D) Nöromüsküler hastalıklar: Miyotonia konjenita, miyastania gravis.
Aşırı tiroid hormonu tarafından normalin üstünde uyarılan sempatik sistem tarafından denetlenen üst göz kapağındaki Müller kası kontraksiyona uğrayarak, kapağın retraksiyonuna neden olur. Bu retraksiyondan dolayı, üst göz kapağı ile limbus aradında normalde görülmeyen beyaz sklera şeridi görülür hale gelir. Göz kırpmaları da azalan hastalar yukarı doğru bakarken alınları kırışmaz. Bu durumların ekzoftalmos ile hiç bir ilişkisi yoktur! Hipertiroidizmde ve tirotoksikozla ilgili diğer durumlarda görülür. Bu nedenle yalnız göz belirtilerine bakarak tiroid hastalığı tanısına ulaşmak olanaksızdır.
Ekzoftalmos dışındaki göz belirtileri anti adrenerjik ilaçlara olumlu bir yanıt verir ve tirotoksikozun düzelmesi ile birlikte kaybolur. Bunlara topluca spastik oftalmopatiler de denir.

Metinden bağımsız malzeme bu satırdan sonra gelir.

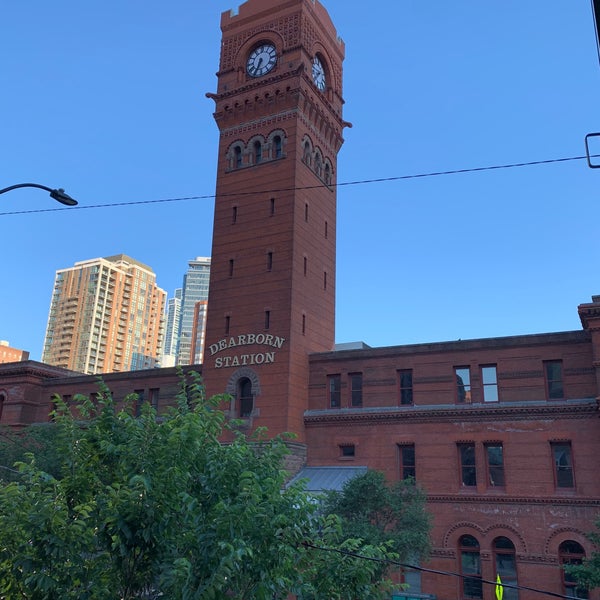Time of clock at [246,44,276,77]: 6:34
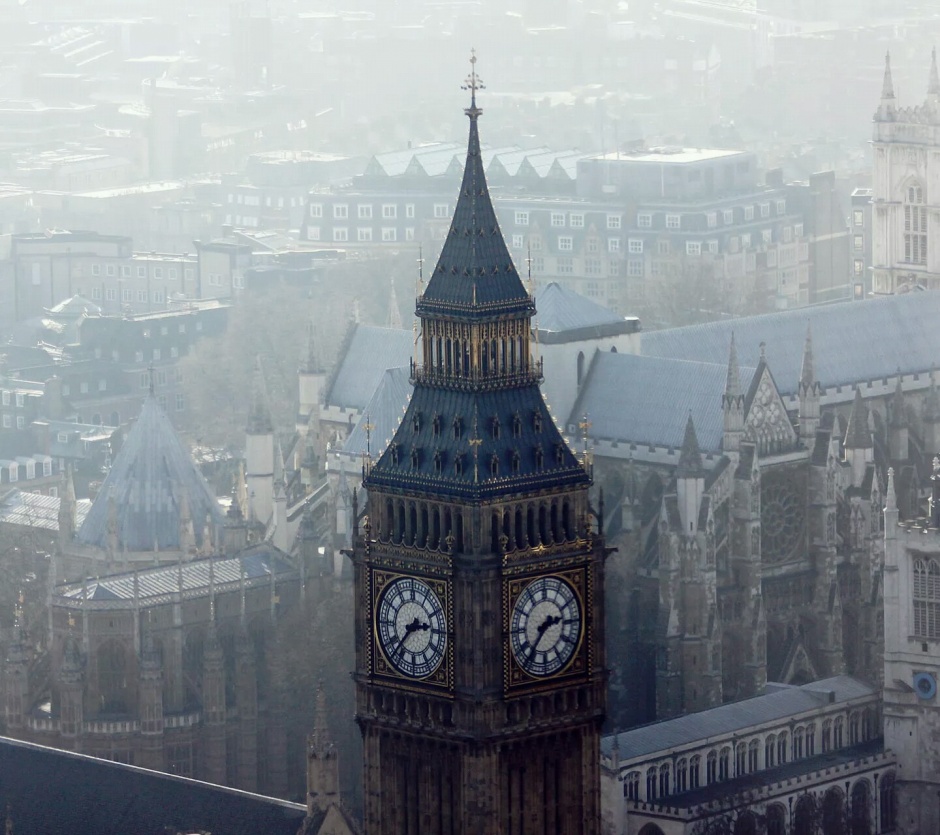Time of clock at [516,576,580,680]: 2:36
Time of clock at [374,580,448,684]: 2:37
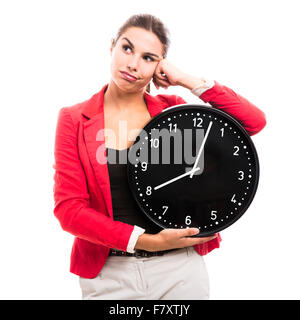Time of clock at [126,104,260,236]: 8:02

Mekanik bir oftalmopati olan ekzoftalmos ise çok değişik bir seyir izler. Hastalarda kemozis, konjunktivitis, periorbital ödem, kornea ülserasyonları, optik nörit ve hatta sonunda optik atrofi gelişebilir. Hızla ilerleyen ağır ekzoftalmos için malign ekzoftalmos terimi kullanılır.
Graves oftalmopatisinin nedeni henüz bilinmemektedir. Tiroid ve retro-orbital dokuların paylaştığı bir hedef antijenden kuşkulanılmaktadır. Graves hastalığında TSH reseptörünün antijen olarak davrandığı ve buna karşı antikorların geliştiği bilinmektedir. İlginç olarak TSH reseptör proteninin benzeri antijenlere retrobulbar fibroblastlarda, kaslarda ve yağ dokusunda rastlanmıştır(28,29,30). Bu gözlemlerin ışığında şöyle bir senaryo ileri sürülmüştür(31):
Graves hastalığında, dolaşımdaki T hücreleri, tiroid folikül hücrelerinin taşıdığı bir antijene (örnegin, TSH reseptör proteinine) karşı saldırıya geçmektedir. Duyarlılık kazanan diğer T lenfositleri de, orbitaya infiltre olup(32), bu antijenlerin benzeri olan, fibroblast, kas ve yağ dokusu kökenli, bazı retro-orbital antijenlerle reaksiyona girmektedir. Bu reaksiyonların doğal bir ürünü olarak, bazı sitokinler (örneğin, interferonlar ve tümör nekroz faktörü vs) açığa çıkıp, doku içine sızmaktadır. Bu sitokinlere retrobulbar doku fibroblastları egzajere bir reaksiyon göstermekte ve ortama, glukozaminoglukonlar salgılamaktadır. Bu şekilde körüklenen enflamasyon durmaksızın sürüp gitmektedir. Bu arada gelişen lokal dolaşım bozukluğu periorbital ödeme ve kemozise yol açmaktadır. Glukozaminoglukanlardan yalnız hiyalüronik asite karşı antikorların geliştiği, dermatan sulfatın yeterince immünojenik olmadığı gözlemlenmiştir(33).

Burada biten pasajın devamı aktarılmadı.